- _Фрагмент текста_
==================================================
Единственное место, где эту песню не приняли — это Тбилиси, где аудитория топала ногами и свистела, пока Джойя не перестала петь. Это были грузины, которые не желали русской песни. Это было, как если бы она спела «Yankee Doodle» (боевой марш Северных штатов. — Ред.) в Алабаме (сердце американского Юга. — Ред.). Она пропустила «Катюшу» и стала петь «I’m Beginning to See the Light» с оркестром, играющим превосходную аранжировку; и вскоре грузины стали буквально складываться перед ней штабелями.

Письмо в «Известиях» раскритиковало «стиль кабаре», в котором Джойя спела «Катюшу», и после этого в каждой аудитории всегда были такие, кто свистел в знак неодобрения во время её пения. В букете, присланном ей на сцену на одном концерте, была записка от русского почитателя, в которой он одобрительно отзывался о её исполнении этой песни и уверял, что свистуны — это «нанятые жлобы».

По материалу, содержащемуся в альбоме «Benny Goodman in Moscow» фирмы RCA Victor, никто бы и не догадался, что Джойя была с нами в туре. Бенни специально поручил Джорджу Авакяну не включать её материал и не упоминать о ней на обложке. Джордж настоятельно призывал его пересмотреть это решение.

— Это мой альбом, — сказал Бенни, — и я хочу, чтоб он был таким.
==================================================
[Краткие описательные подписи]
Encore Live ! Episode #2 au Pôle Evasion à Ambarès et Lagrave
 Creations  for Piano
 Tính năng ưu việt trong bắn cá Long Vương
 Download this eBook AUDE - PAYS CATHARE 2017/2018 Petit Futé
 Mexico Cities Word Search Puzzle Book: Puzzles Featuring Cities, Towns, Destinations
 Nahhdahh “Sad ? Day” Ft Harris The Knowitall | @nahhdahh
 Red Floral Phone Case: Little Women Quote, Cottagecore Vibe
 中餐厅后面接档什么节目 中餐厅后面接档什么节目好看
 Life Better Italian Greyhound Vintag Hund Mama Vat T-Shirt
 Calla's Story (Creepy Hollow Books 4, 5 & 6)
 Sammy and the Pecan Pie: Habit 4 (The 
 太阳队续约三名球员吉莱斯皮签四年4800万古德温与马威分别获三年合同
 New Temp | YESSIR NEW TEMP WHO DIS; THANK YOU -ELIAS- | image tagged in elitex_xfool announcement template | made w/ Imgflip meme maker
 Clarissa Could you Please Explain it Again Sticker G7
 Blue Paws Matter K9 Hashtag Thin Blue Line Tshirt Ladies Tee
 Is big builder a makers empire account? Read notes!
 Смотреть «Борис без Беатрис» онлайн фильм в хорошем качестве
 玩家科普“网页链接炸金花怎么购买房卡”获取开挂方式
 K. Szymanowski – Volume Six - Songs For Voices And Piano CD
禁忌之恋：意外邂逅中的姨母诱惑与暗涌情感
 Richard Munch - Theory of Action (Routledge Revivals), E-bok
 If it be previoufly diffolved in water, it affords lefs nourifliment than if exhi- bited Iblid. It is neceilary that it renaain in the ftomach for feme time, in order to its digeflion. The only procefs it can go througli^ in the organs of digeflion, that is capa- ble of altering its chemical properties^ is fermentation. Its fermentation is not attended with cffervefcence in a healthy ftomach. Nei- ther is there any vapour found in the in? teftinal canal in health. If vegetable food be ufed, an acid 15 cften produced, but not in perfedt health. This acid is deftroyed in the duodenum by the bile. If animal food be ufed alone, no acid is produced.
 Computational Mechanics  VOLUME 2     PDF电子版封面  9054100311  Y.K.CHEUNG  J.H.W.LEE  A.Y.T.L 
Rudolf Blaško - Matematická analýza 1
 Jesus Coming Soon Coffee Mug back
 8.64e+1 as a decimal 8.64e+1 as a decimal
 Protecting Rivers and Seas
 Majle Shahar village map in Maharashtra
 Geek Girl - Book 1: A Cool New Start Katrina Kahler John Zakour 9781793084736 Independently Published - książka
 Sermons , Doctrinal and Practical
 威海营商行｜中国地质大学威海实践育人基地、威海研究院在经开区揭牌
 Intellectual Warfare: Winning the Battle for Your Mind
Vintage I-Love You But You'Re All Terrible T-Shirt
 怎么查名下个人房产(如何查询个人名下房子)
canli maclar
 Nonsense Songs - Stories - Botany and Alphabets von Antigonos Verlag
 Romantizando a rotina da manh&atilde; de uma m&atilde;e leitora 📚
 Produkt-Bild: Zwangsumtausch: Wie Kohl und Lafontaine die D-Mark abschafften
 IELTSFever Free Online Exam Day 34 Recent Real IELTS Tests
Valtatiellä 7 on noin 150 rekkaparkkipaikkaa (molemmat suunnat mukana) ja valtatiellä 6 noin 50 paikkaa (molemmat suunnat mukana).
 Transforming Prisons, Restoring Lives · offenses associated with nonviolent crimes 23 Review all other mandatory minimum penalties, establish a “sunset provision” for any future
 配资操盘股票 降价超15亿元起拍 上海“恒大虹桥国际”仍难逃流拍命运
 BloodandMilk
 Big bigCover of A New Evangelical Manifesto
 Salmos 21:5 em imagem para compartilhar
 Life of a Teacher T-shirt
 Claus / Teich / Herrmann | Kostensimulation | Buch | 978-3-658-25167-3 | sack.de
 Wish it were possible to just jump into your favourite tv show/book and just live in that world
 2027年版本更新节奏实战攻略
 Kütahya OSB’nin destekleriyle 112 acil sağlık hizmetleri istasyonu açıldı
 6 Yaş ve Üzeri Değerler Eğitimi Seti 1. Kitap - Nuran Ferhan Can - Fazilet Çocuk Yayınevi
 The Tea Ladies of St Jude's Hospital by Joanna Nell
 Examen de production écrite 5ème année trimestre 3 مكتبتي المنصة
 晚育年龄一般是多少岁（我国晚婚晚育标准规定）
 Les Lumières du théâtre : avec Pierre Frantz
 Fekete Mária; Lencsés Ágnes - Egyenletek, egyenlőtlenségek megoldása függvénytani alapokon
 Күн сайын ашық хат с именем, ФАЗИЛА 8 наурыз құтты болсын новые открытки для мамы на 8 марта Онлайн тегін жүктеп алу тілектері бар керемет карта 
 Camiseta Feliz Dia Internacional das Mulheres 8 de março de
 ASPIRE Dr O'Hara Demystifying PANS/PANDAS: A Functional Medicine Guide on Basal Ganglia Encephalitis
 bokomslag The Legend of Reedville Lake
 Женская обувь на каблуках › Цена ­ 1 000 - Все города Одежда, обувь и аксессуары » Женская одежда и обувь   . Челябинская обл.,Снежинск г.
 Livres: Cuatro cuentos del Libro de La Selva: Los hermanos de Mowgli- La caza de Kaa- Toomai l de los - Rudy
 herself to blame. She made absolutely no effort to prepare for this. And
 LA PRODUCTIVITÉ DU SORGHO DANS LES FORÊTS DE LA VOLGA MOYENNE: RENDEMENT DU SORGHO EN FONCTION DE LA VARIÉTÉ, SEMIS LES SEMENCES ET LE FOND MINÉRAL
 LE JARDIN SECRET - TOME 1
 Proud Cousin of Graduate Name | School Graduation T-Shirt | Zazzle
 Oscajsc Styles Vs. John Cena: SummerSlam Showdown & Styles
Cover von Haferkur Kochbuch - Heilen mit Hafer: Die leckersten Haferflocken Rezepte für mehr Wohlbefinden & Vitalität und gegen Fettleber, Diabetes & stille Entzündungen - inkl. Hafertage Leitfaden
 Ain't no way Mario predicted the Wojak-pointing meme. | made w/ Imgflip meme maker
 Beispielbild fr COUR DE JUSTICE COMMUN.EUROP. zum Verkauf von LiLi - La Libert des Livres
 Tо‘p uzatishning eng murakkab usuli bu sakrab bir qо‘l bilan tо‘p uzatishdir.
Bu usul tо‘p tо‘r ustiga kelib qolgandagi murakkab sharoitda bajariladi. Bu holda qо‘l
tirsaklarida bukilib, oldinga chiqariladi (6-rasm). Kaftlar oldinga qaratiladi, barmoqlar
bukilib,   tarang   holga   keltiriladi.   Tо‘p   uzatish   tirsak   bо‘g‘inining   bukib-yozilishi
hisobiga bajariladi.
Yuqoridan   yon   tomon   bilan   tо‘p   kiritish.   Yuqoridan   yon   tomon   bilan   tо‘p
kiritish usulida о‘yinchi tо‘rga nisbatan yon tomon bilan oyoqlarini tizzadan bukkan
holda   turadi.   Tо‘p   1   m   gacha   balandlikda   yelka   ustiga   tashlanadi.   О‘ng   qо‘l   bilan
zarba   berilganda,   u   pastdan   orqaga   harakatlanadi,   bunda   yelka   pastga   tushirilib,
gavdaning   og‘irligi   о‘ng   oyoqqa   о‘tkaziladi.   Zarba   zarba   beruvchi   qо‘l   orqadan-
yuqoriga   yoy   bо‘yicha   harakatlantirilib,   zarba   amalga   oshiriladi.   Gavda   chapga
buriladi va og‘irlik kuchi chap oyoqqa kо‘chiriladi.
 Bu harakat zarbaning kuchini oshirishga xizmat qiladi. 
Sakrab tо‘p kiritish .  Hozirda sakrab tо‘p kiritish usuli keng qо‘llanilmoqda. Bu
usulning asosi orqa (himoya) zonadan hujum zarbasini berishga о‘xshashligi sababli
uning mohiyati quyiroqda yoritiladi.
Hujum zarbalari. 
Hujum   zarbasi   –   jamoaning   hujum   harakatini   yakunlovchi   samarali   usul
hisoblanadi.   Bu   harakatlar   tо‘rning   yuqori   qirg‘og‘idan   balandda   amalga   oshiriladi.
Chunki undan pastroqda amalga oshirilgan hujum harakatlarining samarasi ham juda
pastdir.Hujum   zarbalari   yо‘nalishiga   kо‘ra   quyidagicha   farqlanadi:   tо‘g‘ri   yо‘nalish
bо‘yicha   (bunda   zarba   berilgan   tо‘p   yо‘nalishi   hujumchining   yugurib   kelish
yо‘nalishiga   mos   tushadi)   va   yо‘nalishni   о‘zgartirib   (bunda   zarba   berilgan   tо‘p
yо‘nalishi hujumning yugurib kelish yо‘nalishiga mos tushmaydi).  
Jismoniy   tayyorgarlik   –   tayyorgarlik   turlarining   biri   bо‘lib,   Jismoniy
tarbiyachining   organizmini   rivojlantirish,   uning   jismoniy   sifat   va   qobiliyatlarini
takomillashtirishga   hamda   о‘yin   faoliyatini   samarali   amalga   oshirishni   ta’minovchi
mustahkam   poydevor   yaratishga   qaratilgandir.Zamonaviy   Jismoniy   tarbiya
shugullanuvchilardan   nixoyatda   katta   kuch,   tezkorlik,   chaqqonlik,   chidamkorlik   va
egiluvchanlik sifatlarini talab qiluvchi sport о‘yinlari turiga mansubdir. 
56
==================================================
- _Список заданий_
A - Перепишите фрагмент текста от «Единственное место, где» до «перед ней штабелями.» включительно, заменив «грузины» на «тбилисцы».
B - Ответьте по фрагменту текста:
(i) В каком городе песню не приняли?
(ii) Письмо в какой газете раскритиковало «стиль кабаре»?
(iii) Кому Бенни поручил не включать материал Джойи в альбом?

- _Ответы к упражнению_
A -
Единственное место, где эту песню не приняли — это Тбилиси, где аудитория топала ногами и свистела, пока Джойя не перестала петь. Это были тбилисцы, которые не желали русской песни. Это было, как если бы она спела «Yankee Doodle» (боевой марш Северных штатов. — Ред.) в Алабаме (сердце американского Юга. — Ред.). Она пропустила «Катюшу» и стала петь «I’m Beginning to See the Light» с оркестром, играющим превосходную аранжировку; и вскоре тбилисцы стали буквально складываться перед ней штабелями.

B -
(i) В Тбилиси.
(ii) В «Известиях».
(iii) Джорджу Авакяну.